◆ **Extracted text**:
UNITED STATES DISTRICT COURT FOR THE NORTHERN DISTRICT OF ILLINOIS EASTERN DIVISION
Jun 11, 2013
No. 11 C 6362 (N.D. Ill. Jun. 11, 2013)

Opinion

No. 11 C 6362

06-11-2013

ADDIE ZOLICOFFER Plaintiff, v. CITY OF CHICAGO, CHICAGO POLICE OFFICERS D. STRICKLAND Star #6690 and N. RIVERA Star #12867, and UNKNOWN CHICAGO POLICE OFFICERS Defendants.


Judge John J. Tharp, Jr.


MEMORANDUM OPINION AND ORDER

Plaintiff Addie Zolicoffer brought a federal § 1983 claim for false arrest and a state law claim for malicious prosecution against the City of Chicago and Chicago police officers Strickland and Rivera, alleging that, without probable cause, the defendant officers arrested her and charged her with false personation of a public officer or employee. The defendants moved for summary judgment, arguing that they had probable cause to arrest and prosecute Zolicoffer as a matter of law. On March 20, 2013, this Court granted the defendants' motion for summary judgment on all counts with prejudice. Zolicoffer thereafter moved for reconsideration as to her malicious prosecution claim, arguing that although the defendants had probable cause to arrest her, they did not have probable cause to charge her with falsely telling Officer Strickland that she was a federal agent or employee. Upon further consideration of Zolicoffer's arguments and the defendants' response, the Court grants the motion for reconsideration and reinstates the state law malicious prosecution claim.

Zolicoffer also brought claims for indemnification and respondeat superior against the City of Chicago which were dependent on her false arrest and malicious prosecution claims.

Because her malicious prosecution claim is reinstated, Zolicoffer's indemnification and respondeat superior claims are also reinstated. The Court previously granted summary judgment to the City on those counts solely because it had granted summary judgment to the defendant officers on both the false arrest and wrongful prosecution claims. Based on dismissal of the false arrest claim, a federal claim brought under 28 U.S.C. § 1983, the Court has discretion to decline to exercise supplemental jurisdiction over Zolicoffer's reinstated state law claims. Because those claims have already been the subject of substantial litigation in this Court, however, the Court deems it appropriate to retain jurisdiction over those claims upon reinstatement. See Wright v. Associated Ins. Cos. Inc., 29 F.3d 1244, 1251 (7th Cir. 1994) ("Another occasion for retaining state-law claims occurs when substantial judicial resources have already been committed, so that sending the case to another court will cause a substantial duplication of effort.") (internal quotation marks omitted).

BACKGROUND

For the purposes of summary judgment and reconsideration of the Court's prior summary judgment order, all disputed facts are resolved in the light most favorable to Zolicoffer, and all reasonable inferences are made in her favor. Abdullahi v. City of Madison, 423 F.3d 763, 773 (7th Cir. 2005).

[Stored data entries]

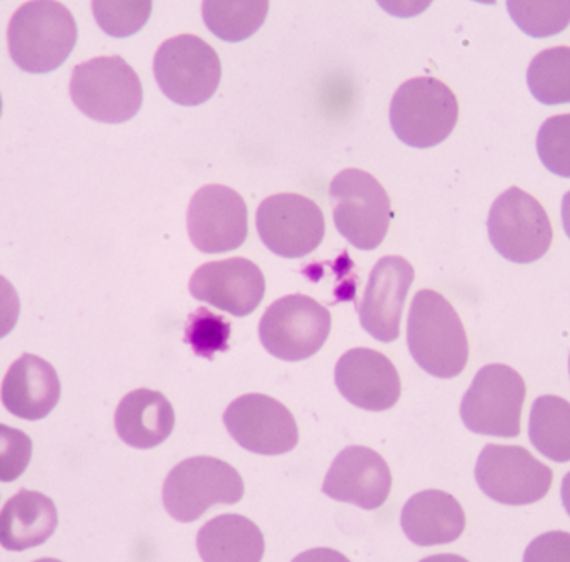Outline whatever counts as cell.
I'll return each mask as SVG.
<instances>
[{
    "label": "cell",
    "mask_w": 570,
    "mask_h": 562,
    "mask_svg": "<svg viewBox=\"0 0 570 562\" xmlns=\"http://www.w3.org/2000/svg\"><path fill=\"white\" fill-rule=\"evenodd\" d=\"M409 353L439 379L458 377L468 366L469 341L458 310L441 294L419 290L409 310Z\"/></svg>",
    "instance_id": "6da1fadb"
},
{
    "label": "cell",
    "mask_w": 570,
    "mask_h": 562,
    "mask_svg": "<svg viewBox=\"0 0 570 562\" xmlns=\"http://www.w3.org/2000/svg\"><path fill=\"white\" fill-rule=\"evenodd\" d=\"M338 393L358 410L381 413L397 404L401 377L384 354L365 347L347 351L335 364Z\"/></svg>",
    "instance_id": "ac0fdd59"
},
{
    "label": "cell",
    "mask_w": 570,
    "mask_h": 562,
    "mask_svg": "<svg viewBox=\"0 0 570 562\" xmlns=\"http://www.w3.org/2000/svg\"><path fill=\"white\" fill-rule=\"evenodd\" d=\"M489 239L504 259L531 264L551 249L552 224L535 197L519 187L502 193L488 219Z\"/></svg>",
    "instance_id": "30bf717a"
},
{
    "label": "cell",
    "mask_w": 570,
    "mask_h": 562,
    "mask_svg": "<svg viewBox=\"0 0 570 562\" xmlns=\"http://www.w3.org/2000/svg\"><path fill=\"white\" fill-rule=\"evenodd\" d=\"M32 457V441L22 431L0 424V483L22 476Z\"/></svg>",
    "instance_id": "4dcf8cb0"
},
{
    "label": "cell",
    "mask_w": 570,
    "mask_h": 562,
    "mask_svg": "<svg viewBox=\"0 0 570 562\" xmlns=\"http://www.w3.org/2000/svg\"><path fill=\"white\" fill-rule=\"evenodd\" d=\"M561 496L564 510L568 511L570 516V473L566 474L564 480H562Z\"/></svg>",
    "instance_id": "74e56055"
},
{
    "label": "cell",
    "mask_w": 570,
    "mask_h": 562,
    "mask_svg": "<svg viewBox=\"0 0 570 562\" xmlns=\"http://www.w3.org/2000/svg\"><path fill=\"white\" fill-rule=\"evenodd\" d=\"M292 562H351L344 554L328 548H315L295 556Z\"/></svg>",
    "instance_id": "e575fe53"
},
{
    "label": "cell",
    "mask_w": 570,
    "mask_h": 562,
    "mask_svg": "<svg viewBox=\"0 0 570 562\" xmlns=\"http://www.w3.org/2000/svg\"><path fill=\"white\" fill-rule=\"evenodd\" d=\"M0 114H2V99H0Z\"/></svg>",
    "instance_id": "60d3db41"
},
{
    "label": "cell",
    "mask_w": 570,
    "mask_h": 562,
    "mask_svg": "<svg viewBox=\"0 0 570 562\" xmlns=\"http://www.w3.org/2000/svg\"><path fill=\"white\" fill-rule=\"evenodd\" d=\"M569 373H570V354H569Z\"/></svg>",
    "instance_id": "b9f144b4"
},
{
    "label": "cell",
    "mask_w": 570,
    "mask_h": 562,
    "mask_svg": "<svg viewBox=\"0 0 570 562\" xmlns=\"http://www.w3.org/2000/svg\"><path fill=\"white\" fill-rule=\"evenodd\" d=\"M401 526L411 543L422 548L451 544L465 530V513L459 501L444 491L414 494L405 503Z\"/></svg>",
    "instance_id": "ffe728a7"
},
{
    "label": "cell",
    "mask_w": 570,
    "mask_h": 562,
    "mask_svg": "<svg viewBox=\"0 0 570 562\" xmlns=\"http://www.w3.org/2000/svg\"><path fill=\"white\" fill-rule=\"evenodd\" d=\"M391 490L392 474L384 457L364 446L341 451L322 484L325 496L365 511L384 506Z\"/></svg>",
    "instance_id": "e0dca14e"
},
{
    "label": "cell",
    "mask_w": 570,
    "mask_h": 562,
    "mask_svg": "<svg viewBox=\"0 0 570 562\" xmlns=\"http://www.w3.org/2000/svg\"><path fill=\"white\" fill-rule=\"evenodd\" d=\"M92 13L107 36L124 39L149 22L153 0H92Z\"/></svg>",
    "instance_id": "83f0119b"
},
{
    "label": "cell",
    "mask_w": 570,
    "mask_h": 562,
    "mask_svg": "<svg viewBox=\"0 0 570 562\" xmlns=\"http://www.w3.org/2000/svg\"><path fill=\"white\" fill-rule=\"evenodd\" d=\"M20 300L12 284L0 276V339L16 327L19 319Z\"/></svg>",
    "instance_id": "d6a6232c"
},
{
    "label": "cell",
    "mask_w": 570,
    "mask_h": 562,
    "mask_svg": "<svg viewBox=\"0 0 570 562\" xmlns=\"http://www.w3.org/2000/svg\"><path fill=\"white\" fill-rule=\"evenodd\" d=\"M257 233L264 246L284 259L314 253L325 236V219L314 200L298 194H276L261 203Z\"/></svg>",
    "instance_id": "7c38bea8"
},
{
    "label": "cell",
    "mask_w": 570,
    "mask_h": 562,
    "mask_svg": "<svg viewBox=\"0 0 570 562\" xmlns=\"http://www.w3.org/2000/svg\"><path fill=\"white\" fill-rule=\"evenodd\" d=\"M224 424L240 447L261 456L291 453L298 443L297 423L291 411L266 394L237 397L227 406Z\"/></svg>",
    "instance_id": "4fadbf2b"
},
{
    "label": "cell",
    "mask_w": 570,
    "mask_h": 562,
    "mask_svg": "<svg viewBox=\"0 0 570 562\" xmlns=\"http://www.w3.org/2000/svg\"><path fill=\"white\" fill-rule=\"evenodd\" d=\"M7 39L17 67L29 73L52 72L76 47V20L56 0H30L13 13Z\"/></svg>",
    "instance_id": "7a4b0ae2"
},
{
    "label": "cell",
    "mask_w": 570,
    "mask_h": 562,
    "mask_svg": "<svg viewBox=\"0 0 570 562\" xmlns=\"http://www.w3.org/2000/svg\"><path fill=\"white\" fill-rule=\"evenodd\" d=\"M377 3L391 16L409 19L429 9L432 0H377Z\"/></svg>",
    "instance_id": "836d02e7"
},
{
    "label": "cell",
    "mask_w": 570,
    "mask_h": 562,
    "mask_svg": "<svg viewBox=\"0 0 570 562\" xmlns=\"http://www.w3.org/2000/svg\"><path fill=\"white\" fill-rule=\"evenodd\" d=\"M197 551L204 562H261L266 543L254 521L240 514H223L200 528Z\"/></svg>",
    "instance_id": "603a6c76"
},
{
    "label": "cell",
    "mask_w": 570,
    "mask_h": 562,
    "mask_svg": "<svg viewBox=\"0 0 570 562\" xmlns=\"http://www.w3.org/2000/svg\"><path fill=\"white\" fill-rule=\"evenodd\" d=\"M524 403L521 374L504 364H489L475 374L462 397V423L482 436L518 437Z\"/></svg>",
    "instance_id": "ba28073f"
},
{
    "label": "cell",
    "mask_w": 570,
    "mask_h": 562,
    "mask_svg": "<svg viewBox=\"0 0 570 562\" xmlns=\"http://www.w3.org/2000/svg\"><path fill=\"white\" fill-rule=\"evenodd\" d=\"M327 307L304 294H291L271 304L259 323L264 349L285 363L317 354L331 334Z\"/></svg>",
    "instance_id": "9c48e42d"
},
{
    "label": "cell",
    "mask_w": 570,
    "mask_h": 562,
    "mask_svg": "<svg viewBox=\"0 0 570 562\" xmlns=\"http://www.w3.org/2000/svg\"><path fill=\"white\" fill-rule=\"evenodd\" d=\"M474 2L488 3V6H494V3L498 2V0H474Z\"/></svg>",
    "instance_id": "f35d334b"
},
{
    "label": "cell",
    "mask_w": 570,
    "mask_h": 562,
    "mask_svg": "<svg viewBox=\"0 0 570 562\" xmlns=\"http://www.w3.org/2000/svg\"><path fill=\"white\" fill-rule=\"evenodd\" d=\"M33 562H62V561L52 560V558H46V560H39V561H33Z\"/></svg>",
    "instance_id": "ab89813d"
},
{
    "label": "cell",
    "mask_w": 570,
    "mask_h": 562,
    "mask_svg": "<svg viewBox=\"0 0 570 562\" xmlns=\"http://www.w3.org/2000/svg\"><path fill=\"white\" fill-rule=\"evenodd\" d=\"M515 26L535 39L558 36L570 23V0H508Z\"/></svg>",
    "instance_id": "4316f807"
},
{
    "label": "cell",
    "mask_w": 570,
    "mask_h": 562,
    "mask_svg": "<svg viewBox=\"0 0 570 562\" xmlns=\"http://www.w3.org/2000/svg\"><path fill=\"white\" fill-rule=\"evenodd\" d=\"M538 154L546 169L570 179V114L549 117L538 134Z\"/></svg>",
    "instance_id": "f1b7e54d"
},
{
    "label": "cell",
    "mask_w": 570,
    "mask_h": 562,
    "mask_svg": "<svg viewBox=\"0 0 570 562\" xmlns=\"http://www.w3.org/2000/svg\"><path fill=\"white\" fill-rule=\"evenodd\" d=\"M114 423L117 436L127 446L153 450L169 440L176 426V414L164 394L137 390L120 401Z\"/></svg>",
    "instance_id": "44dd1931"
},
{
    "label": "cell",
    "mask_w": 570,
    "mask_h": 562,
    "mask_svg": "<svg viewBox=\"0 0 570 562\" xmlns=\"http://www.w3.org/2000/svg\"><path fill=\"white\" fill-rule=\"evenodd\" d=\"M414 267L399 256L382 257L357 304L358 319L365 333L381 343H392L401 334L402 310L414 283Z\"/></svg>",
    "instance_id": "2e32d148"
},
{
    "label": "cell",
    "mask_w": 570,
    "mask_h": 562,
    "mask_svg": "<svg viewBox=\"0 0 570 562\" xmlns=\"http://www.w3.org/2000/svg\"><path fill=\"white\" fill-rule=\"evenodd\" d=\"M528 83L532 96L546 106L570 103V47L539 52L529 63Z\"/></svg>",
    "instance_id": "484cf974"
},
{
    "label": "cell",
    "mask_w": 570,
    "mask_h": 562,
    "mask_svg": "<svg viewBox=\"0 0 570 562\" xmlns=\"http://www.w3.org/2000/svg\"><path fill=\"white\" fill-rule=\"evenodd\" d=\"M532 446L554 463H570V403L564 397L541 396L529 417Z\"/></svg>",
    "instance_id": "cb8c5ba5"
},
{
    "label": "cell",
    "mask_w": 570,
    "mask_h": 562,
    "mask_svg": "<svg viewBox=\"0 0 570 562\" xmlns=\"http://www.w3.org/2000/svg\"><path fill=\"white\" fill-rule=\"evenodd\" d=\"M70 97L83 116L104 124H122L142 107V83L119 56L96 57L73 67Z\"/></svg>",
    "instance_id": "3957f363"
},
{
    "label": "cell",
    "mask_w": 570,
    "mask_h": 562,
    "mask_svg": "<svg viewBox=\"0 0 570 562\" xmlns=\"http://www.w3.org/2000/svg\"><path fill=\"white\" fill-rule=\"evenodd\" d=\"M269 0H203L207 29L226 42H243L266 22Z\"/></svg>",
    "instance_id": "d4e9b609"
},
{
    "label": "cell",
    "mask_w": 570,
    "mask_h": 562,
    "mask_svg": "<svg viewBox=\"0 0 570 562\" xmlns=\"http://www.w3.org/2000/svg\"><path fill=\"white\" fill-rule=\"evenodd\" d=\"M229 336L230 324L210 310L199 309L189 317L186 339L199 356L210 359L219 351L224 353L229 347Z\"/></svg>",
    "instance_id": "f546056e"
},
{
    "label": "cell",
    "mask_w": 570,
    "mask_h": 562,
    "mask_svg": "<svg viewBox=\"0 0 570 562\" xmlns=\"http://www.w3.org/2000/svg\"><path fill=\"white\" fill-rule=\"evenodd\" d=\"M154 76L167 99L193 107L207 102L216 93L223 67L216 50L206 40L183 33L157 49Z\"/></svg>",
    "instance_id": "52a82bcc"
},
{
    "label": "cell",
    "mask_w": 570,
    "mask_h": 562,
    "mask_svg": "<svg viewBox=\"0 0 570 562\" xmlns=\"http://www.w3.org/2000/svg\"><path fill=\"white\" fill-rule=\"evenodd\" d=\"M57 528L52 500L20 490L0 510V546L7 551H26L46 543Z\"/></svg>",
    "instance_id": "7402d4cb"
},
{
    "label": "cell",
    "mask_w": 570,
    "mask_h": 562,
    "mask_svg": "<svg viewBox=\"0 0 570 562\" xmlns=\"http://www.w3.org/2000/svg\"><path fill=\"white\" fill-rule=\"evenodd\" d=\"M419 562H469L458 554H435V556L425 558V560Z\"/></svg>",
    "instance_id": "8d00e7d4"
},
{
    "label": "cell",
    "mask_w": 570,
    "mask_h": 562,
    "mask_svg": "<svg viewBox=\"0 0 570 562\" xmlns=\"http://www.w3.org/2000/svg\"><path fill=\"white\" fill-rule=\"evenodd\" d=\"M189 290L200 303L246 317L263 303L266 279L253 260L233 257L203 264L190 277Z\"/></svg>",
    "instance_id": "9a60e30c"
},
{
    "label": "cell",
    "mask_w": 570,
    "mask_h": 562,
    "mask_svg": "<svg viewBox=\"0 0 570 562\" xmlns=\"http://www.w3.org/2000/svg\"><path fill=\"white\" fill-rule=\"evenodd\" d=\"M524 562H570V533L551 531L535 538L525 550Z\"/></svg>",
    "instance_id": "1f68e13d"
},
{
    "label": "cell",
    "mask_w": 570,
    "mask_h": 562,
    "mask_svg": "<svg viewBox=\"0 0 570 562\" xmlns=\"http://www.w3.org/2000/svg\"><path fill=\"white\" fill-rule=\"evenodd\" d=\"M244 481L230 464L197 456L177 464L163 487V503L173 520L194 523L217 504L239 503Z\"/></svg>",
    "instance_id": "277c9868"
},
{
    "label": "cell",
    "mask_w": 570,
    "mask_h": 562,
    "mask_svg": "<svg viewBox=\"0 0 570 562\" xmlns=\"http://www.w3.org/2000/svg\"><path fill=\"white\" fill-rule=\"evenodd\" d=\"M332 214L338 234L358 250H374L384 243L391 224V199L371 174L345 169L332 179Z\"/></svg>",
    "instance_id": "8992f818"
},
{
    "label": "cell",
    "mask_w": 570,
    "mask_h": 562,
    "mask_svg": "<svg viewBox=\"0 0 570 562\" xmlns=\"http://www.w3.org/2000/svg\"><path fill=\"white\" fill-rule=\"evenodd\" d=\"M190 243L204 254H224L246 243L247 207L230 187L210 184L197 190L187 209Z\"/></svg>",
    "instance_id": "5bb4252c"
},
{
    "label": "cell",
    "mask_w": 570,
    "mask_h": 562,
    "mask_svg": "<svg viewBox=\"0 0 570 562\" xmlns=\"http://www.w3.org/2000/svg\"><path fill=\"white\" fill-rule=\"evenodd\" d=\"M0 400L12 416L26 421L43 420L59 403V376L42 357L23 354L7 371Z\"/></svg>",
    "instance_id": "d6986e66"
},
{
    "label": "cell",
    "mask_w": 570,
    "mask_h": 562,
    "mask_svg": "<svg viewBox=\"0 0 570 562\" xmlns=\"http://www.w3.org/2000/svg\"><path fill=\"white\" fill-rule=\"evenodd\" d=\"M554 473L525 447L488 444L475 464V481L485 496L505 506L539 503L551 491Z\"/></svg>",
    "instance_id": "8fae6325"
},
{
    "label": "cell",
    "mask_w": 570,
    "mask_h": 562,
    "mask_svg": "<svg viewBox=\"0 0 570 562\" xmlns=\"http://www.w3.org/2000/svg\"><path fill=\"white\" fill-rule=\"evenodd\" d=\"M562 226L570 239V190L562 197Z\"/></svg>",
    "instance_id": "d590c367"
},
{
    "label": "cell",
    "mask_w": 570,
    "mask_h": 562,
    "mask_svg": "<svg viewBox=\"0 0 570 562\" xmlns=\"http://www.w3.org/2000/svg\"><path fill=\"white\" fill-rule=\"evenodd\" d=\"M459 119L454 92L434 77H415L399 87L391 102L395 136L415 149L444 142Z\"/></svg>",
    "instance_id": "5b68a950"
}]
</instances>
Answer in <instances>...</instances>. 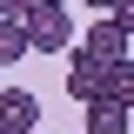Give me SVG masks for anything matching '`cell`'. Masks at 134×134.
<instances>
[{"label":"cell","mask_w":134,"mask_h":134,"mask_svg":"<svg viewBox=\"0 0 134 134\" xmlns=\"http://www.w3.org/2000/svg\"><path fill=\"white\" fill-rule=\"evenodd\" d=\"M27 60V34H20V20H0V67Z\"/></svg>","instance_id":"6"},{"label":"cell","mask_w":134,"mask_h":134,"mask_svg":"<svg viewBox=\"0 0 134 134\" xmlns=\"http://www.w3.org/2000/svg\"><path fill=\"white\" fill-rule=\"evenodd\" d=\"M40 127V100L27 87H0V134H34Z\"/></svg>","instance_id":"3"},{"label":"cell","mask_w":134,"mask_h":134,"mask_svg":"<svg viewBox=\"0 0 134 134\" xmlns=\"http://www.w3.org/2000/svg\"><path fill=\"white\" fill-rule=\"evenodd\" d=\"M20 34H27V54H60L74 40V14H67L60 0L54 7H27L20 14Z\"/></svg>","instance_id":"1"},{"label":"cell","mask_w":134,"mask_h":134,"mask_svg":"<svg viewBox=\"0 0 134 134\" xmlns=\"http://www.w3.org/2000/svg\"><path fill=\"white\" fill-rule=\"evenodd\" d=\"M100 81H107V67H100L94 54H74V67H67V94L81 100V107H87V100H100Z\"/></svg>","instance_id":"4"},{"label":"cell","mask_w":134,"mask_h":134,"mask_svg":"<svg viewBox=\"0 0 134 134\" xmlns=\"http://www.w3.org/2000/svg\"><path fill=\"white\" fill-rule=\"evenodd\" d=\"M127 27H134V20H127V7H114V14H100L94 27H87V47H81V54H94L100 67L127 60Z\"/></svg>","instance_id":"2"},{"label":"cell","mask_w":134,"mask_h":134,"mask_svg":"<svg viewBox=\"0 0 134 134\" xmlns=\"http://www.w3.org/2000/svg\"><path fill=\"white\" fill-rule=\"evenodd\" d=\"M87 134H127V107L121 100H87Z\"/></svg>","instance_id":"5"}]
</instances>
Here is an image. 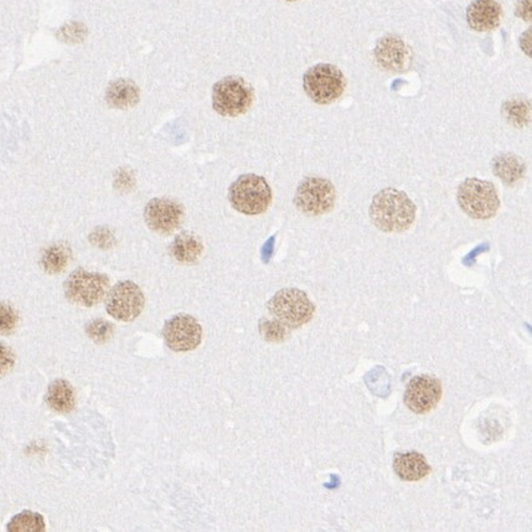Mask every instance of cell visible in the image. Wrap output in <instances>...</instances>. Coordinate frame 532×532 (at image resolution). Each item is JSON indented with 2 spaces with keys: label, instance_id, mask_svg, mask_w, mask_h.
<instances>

◆ **Exercise 1**:
According to the court opinion, on what date did the Court grant the defendants' motion for summary judgment?
◆ **Exercise 2**:
Rewrite the passage of the court opinion starting at "For the purposes" and ending at "(7th Cir. 2005).", changing "disputed facts" to "contested facts".
◆ **Exercise 3**:
Carry on the court opinion in Zolicoffer's case from the point where it stops.

◆ **Expected output 1**:
March 20, 2013

◆ **Expected output 2**:
For the purposes of summary judgment and reconsideration of the Court's prior summary judgment order, all contested facts are resolved in the light most favorable to Zolicoffer, and all reasonable inferences are made in her favor. Abdullahi v. City of Madison, 423 F.3d 763, 773 (7th Cir. 2005).

◆ **Expected output 3**:
The Court assumes familiarity with its March 20, 2013 summary judgment order, but it will briefly recount the facts relevant to this motion. Plaintiff Zolicoffer was at all relevant times an employee of Ada S. McKinley, a private non-profit corporation, where she served as a supervisor of the janitorial staff at the Dirksen Federal Courthouse in Chicago. Though she worked in a federal building, she was not a federal employee. On the afternoon of September 15, 2010, Zolicoffer witnessed an incident taking place between a young man and two Chicago police officers (not Officers Strickland or Rivera) on a public street in Chicago. After hearing the young man complain that the police officers were hurting him, she took photographs of what she was observing. Soon afterwards, Earnest Mayfield, a security guard working at a nearby grocery store, approached Zolicoffer and told her (incorrectly) that it was against the law to photograph the police. Zolicoffer responded that she worked in the federal courthouse and she knew that she was not doing anything illegal. She then ended her conversation with Mayfield and crossed the street to a bus stop.

Mayfield flagged down Chicago police officers Strickland and Rivera, who happened to be driving past on routine patrol. After the officers pulled over, Mayfield told them that Zolicoffer had been taking pictures of the police, that she claimed to be a federal agent, and that she refused to show him any identification. The officers then approached Zolicoffer at the bus stop, and accused her of telling Mayfield that she was a federal agent. According to Zolicoffer, she denied saying that to Mayfield, and she told the officers that she worked for Ada S. McKinley in the federal courthouse. Officers Strickland and Rivera, however, assert that Zolicoffer told them that she was in fact a federal agent or employee. The officers thereafter arrested Zolicoffer, placed her in handcuffs, and drove her to a police station to continue their investigation. After the officers verified that Zolicoffer worked for Ada S. McKinley, they filed a misdemeanor complaint charging her with "false personation of a public officer/employee in that she did knowingly and falsely represent to [police officer] Strickland that the defendant was a public officer/employee of the federal government." Dkt. 49-1.

Though Zolicoffer denies telling Mayfield that she was a federal agent, she does not deny that Mayfield told the officers that she made that statement.

The Court granted the defendants' motion for summary judgment on the false arrest claim, finding that Officers Strickland and Rivera had probable cause to arrest Zolicoffer for false personation of a public employee based on Mayfield's report that she had claimed to be a public employee and Zolicoffer's subsequent admission that she was not a public employee. The Court also granted the defendants summary judgment on Zolicoffer's malicious prosecution claim, finding that the defendants had probable cause to charge Zolicoffer with false personation based on those same facts. In her motion for reconsideration, Zolicoffer argues that the Court erred in its malicious prosecution analysis: although the defendants had probable cause to arrest Zolicoffer for false personation because of Mayfield's statements to the officers, they did not have probable cause to charge her with falsely representing herself to be a public employee "to [police officer] Strickland."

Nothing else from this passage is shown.